Anselm Kiefer was born in 1945 as the dust settled from Hitler’s rubble strewn Reich. Kiefer never knew the War and yet in the largest exhibition of the artist’s work in the UK, currently exhibited at the Royal Academy of Arts, there is a sense of the devastated, defeated, guilt ridden landscape of Germany after surrender. Through painting, sculpture and books, Kiefer has attempted to come to terms with his national identity by exploring Nazi symbolism and mythology and confronting the uncomfortable reality of the Nazi regime.
The colossal, breathtaking Ash Flower (approximately 4 metres by 7 metres) is perhaps the best example of this. Characteristically for Kiefer, oil is combined with emulsion and acrylic, clay and earth, ash and sand, and has been aggregated on the canvas over a period of 15 years (1983-1997). The painting is dense with impasto, almost to the extent of hiding, as in a degraded photograph, the scene depicted behind – a long vertiginous perspective down the wide high-ceilinged hall of a building. Specifically, the building is the Mosaic Room of the Reich Chancellery in Berlin, designed by Hitler’s architect Albert Speer. The muted palate, earthy but also evoking the degradation of copper, shows the building as a ruin; the impasto paint accumulated at the bottom of the work having decomposed into cracked earth. The dilapidated space, empty but for the melange of paint and a long sunflower, dried and bisecting the work, speaks of the faded glories and dreams of Nazi Germany – dreams that despite being universally vilified now were shared by the German people – and the hope of rebuilding from the ashes.
Kiefer’s unflinching confrontation of Germany’s recent and, to many Germans, unpalatable history has seen him branded as a neo-Nazi. But in an early photograph, for example, a man silhouetted against the sea raising his arm in a Nazi salute (reprised in a painting, Heroic Symbol V (1970)), does not glorify the Nazis but decontextualises it from images of crowds of obedient people and instead impassively presents the machinery of the dictatorship. This interest is reflected in his attic series, empty lofts where Kiefer would paint, commenting on the mythologised history that qualified much of the Nazi’s racially based ideology.

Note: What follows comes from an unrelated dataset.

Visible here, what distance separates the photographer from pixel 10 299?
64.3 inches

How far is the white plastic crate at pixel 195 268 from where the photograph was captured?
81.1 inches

Kiefer also draws heavily on poetry, especially that of Paul Celan. Margarete (1981) was inspired by Celan’s Death Fugue in which the poet draws on his experience in a concentration camp and focuses on the titular character, a German prison guard and Shulamith, a prisoner. In the painting, strange, three dimensional organic structures grow out of the earth, at once evoking the blonde hair of Margarete (they are made of straw) and the barbed wire that she guards. The earth from which they grow are the ashes of Shulamith’s hair. The straw is topped with the flames of the furnace.
Although not all his work is fixated on the rise and fall and aftermath of the National Socialist Party, throughout the RA show there is a rich darkness, a fertile gloom that evokes the terrible guilt Kiefer and other Germans have inherited. Perhaps because he is liberated in not having lived through the war, or perhaps out of his strength of character, Kiefer manages to directly confront the machinery through which the German people become complicit, unknowingly or otherwise, in the Nazi regime and the atrocities it committed. His work is a bold, composed and considered view of a country, a people and the artist himself rebuilding not just a land devastated by war but a nationality, devastated by fanaticism and dictatorship.
Images shown are of the courtyard of the Royal Academy and the vitrines made by Kiefer for the exhibitions.
Anselm Kiefer runs until 14th December at the Royal Academy of Arts, Piccadilly, London.